## begin SOURCE DOCUMENT

1. How Much Something Cost
Let’s say your brother just bought a home in a fancy new high rise. Naturally, you’d want to know what it cost. But just as it’s nosy to ask about anyone’s salary, it’s rude to ask how much they paid for their home (or anything else), says Vinson. “That’s a really personal question to shy away from, as it can tell a lot about someone’s status” and potentially cause resentment. If someone feels comfortable discussing it, they’ll say so. Otherwise let it be.
2. What Makes You Angry
You’d think most people wouldn’t need a reminder not to dredge up old baggage. But it happens constantly, says Vinson, especially when it’s money-related. There may be anger over an outstanding loan or someone may feel mad about co-signing a sibling’s mortgage. Whatever the issue, aim to discuss it in private and at a time when you can speak clearly.
3. Your Children’s Allowance
Discussing your children’s allowance seems like a harmless enough topic, but issues around kids and how much they’re getting may cause other family members to look at you differently. They may not agree with your approach or wonder why you have enough to open a trust fund but not give a loan. “This is a big parent decision that’s up to them,” Vinson says, but while the holidays are a good time to discuss your children’s allowance with your partner, it’s best to do it away from extended family, who are likely to judge.

## end SOURCE DOCUMENT
## begin PROVIDED RECORDS

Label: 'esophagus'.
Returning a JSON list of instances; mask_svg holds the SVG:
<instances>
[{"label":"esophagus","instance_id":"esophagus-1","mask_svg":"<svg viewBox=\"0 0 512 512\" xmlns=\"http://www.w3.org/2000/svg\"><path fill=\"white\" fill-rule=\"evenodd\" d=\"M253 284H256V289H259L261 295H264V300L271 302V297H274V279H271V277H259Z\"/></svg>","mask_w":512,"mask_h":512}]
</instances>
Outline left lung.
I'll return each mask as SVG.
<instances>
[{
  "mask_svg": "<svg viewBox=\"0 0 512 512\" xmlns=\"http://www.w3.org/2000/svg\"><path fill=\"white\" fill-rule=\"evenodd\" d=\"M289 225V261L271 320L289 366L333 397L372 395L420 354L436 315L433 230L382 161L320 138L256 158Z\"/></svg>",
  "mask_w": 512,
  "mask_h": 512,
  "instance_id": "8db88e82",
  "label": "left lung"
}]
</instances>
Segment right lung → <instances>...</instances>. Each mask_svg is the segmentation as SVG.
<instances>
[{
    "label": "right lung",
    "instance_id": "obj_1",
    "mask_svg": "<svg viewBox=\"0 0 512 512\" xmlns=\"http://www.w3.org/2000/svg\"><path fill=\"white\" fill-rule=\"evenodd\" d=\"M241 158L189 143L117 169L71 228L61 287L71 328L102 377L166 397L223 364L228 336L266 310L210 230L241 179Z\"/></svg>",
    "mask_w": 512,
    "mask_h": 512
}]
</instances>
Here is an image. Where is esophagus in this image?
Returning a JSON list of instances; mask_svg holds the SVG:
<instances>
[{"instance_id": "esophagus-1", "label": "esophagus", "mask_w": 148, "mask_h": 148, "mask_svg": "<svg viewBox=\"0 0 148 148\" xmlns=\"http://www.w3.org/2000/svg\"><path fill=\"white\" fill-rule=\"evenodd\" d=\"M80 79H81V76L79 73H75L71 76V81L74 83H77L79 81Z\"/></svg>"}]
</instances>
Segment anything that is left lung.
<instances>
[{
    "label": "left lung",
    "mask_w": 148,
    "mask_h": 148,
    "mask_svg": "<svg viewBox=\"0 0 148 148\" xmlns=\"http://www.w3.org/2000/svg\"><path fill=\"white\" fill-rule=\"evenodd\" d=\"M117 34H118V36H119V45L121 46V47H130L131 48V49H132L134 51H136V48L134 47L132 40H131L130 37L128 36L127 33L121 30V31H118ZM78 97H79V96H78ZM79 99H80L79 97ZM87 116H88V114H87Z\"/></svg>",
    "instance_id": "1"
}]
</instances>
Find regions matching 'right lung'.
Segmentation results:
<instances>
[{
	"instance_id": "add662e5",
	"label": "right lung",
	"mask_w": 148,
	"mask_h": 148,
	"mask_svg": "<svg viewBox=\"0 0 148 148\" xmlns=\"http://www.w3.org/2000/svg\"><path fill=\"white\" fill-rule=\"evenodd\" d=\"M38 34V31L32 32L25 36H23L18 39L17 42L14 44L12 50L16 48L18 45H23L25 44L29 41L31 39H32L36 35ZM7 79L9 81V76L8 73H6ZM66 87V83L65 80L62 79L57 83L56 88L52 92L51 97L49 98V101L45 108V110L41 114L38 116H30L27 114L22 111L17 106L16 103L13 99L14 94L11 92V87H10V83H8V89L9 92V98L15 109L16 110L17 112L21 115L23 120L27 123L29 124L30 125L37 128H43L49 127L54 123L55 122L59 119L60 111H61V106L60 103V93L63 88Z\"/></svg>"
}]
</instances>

## end PROVIDED RECORDS

#### WORK TO BE COMPLETED:
Rewrite the money etiquette text from the words "1. How Much" through "Otherwise let it be.", renaming "brother" to "sister" wherever it appears. The records come from a different source than the money etiquette text.

#### THE REPLY:
1. How Much Something Cost
Let’s say your sister just bought a home in a fancy new high rise. Naturally, you’d want to know what it cost. But just as it’s nosy to ask about anyone’s salary, it’s rude to ask how much they paid for their home (or anything else), says Vinson. “That’s a really personal question to shy away from, as it can tell a lot about someone’s status” and potentially cause resentment. If someone feels comfortable discussing it, they’ll say so. Otherwise let it be.